В качестве фельдшера мы взяли еще одного молодого врача Шлейна. История его была такова. Он был с группой врачей в районном центре «Починка». (Здесь должно быть «Починке», поселок называется «Починок» [прим. ОИЯ]) Бургомистр Починок направил их в Смоленск с отношением в лагерь. В отношении говорилось, что в Починках очень нужны врачи, и он просит трех человек отпустить к нему обратно. Это отношение было у Шлейна, но, прибыв в лагерь, он передал его другому врачу, грузину, для предъявления в комендатуру лагеря. Этот грузин получил разрешение для возвращения в Починок трем врачам, и третьим вместо Шлейна взял фармацевта Какауридзе, после чего, не показываясь на глаза Шлейну, они ушли в Починок. К этому еще следует добавить, что это отношение бургомистра достал по своей инициативе Шлейн.

Нас выстроили и повели. Через полчаса мы уже входили на территорию южного отдельного лагеря, расположенного в разрушенном многоэтажном здании Смоленского мединститута при выходе из города на Рославском шоссе. В здании были обитаемы подвалы и несколько комнат первого этажа, бывшие уборные и умывальни в виду их сводчатых крепких, бетонированных перекрытий. В этих сырых уборных располагалась санчасть. В ней были следующие лица: 1) женщина-врач, молодая полная киевлянка, немного говорящая по-немецки. Она была хорошо знакома с немецким капитаном Шомбергом, который когда-то имел поместья в Золотоношенском уезде (около Киева). Шомберг хорошо говорил по-украински и обещал ее и ее мужа, тоже врача, на днях отправить в Киев; 2) ее муж, кадровый военный врач; 3) женщина-врач, пожилая, худая; 4) врач Алимов, оставшийся после отъезда киевлян старшим врачом лагеря; 5) фельдшер Новохацкий и т.д. – санинструктора и санитары.

Алимов принял нас неприветливо и вечером отправил спать в маленькую комнатку с двухэтажными нарами.
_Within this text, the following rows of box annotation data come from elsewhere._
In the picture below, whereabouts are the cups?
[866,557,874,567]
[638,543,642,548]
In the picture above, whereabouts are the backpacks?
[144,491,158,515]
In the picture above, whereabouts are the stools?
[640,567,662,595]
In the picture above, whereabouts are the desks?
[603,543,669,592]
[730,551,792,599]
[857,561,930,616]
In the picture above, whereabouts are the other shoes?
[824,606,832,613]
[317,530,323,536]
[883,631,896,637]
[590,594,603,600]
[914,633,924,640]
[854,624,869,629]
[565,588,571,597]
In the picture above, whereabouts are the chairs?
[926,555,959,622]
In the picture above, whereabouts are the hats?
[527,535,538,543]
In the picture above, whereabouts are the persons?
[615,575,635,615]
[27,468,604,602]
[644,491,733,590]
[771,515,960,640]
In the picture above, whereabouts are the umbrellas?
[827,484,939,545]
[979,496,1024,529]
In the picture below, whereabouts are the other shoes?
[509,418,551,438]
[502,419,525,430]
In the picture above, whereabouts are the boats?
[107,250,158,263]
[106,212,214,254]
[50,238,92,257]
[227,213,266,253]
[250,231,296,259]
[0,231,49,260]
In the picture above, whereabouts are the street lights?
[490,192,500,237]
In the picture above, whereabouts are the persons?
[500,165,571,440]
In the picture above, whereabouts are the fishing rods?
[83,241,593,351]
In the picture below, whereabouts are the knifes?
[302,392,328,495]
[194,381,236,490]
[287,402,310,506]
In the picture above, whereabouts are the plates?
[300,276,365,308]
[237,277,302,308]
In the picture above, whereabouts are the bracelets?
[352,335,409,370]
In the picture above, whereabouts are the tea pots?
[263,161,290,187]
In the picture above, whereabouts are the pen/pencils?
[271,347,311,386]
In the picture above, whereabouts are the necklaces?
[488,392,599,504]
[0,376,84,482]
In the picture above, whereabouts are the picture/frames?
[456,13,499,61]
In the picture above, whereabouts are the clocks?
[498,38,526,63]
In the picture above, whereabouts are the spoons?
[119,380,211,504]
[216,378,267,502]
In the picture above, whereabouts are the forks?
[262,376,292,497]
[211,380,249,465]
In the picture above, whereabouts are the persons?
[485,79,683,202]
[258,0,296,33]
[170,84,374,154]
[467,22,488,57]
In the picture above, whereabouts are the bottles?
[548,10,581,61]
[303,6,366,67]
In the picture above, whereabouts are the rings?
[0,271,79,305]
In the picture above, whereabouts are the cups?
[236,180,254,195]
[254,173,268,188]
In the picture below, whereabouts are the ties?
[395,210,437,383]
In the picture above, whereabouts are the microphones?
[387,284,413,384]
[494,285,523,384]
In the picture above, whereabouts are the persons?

Сам же он с фельдшером Новохацким занимал отдельную комнату. Санитарам и без нас было тесно, но здесь пришлось еще более потесниться. Спать было очень душно, не хватало воздуха, спящие без стеснения портили воздух. Алимов относился к нам, вновь прибывшим, не по-товарищески, это сказывалось во всем. На медицинские темы он избегал говорить. Медицинской терминологии и рецептуры он почему-то не знал, и все касательно этих моментов, он передавал Новохацкому. Его функции были – распределение работ и санитарный порядок помещений и двора. Даже сухарями, бывшими в большом количестве в его распоряжении, он не делился с нами, а ел их сам с Новохацким все свободное время, размягчая их в чае. Печь топилась в его комнате целый день.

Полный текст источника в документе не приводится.